The hair loss of male pattern baldness is permanent. No treatment is required if the person is comfortable with the appearance. There are two drugs approved by the United States Food and Drug Administration (FDA) to treat male-pattern baldness: minoxidil and finasteride (Propecia).
Minoxidil lotion (Regaine Regular Strength and Regaine Extra Strength) is applied twice daily to the scalp. Minoxidil was originally invented as a treatment for high blood pressure; the hair growth is a side effect that, in this case, has proved useful. It is not available on NHS prescription, but can be purchased over-the-counter. About 60 per cent of patients benefit from it to varying degrees and its effects start to wear off as soon as it is stopped.

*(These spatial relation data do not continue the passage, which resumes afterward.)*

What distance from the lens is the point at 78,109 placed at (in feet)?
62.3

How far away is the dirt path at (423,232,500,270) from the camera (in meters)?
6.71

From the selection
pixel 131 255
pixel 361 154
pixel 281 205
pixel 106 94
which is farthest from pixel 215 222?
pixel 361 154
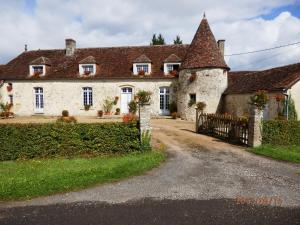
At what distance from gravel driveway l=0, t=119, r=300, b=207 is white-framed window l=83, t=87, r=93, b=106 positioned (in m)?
16.3

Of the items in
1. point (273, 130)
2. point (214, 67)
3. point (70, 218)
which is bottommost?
point (70, 218)

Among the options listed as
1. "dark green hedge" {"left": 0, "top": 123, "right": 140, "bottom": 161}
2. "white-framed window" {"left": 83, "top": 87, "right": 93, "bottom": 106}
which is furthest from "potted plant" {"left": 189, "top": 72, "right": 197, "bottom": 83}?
"dark green hedge" {"left": 0, "top": 123, "right": 140, "bottom": 161}

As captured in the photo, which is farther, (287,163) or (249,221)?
(287,163)

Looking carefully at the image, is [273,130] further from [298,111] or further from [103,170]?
[103,170]

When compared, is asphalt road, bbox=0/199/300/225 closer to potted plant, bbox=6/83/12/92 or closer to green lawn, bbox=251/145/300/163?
green lawn, bbox=251/145/300/163

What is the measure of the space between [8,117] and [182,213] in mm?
23872

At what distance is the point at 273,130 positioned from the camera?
37.8ft

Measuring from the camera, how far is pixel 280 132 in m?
11.6

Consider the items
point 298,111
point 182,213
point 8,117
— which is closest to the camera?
point 182,213

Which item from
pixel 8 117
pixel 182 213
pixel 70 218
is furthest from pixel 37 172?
pixel 8 117

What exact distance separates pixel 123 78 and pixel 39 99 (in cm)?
814

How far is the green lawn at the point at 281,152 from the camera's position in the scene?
9391mm

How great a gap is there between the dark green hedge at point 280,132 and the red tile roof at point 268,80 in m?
4.71

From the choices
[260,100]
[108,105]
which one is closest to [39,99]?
[108,105]
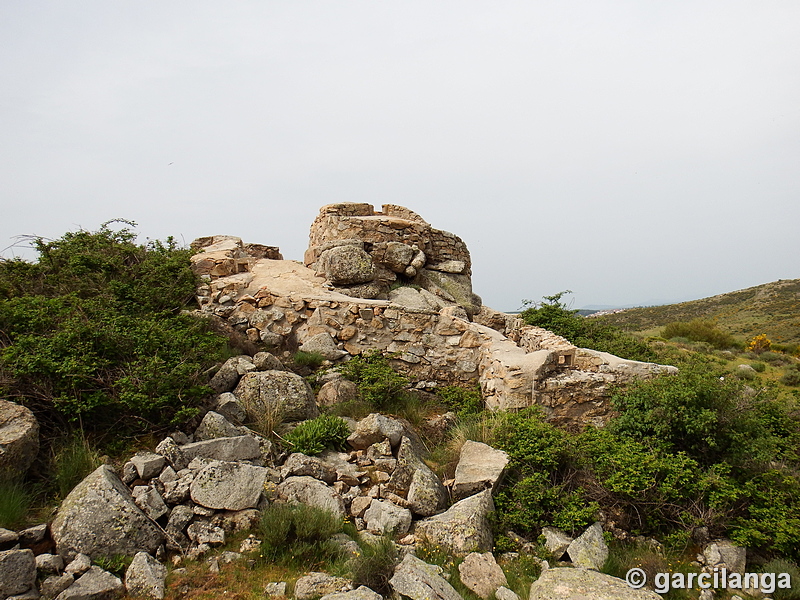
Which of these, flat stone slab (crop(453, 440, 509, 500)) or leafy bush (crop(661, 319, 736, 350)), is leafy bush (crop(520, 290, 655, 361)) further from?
leafy bush (crop(661, 319, 736, 350))

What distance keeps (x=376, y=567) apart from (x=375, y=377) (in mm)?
3710

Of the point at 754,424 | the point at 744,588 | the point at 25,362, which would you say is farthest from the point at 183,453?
the point at 754,424

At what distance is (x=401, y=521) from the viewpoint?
4.80m

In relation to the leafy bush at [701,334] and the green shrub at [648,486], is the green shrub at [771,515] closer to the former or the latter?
the green shrub at [648,486]

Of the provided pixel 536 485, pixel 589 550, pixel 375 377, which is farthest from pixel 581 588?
pixel 375 377

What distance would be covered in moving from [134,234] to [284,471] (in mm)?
7607

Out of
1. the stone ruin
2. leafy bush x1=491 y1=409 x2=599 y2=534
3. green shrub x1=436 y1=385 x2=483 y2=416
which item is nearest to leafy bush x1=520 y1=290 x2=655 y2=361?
the stone ruin

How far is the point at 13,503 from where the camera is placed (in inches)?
159

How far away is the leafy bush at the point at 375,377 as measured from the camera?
729 centimetres

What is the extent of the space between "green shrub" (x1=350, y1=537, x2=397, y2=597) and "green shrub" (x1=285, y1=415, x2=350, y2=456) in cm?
166

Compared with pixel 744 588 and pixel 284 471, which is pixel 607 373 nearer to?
pixel 744 588

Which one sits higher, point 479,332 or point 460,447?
point 479,332

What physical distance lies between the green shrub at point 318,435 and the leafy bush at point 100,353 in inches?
49.2

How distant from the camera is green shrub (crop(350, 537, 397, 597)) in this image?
3918 mm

Finasteride is the only oral medication that is approved by FDA for male pattern baldness. It inhibits the production of the hormone that contributes to male pattern baldness. About 50% of men who take this drug have increased hair growth in one year. Finasteride (Propecia) is a medicine taken in tablet form that partially blocks the effects of the male hormones (an 'anti-androgen'). It is used in a higher dose to reduce the size of the prostate gland in men with benign prostatic hypertrophy. Propecia has been shown to halt further hair loss and promote re-growth of scalp hair in approximately 80 per cent of patients after three to six months. Treatment must be continued to sustain the improvement in hair growth. In general, it is more effective than minoxidil. It has no major effect on testosterone level in the body. About 2 percent of the men who take this drug experience sexual dysfunction.
Hair transplants consist of removal of tiny plugs of hair from areas where the hair is continuing to grow and placing them in areas that are balding. This can cause minor scarring in the donor areas and carries a modest risk for skin infection. The procedure usually requires multiple transplantation sessions and may be expensive. Results, however, are often excellent and permanent. Suturing of hair pieces to the scalp is not recommended as it can result in scars, infections, and abscess of the scalp. The use of hair implants made of artificial fibers was banned by the FDA because of the high rate of infection. Hair weaving, hairpieces, or change of hairstyle may disguise the hair loss. This is usually the least expensive and safest treatment for male pattern baldness.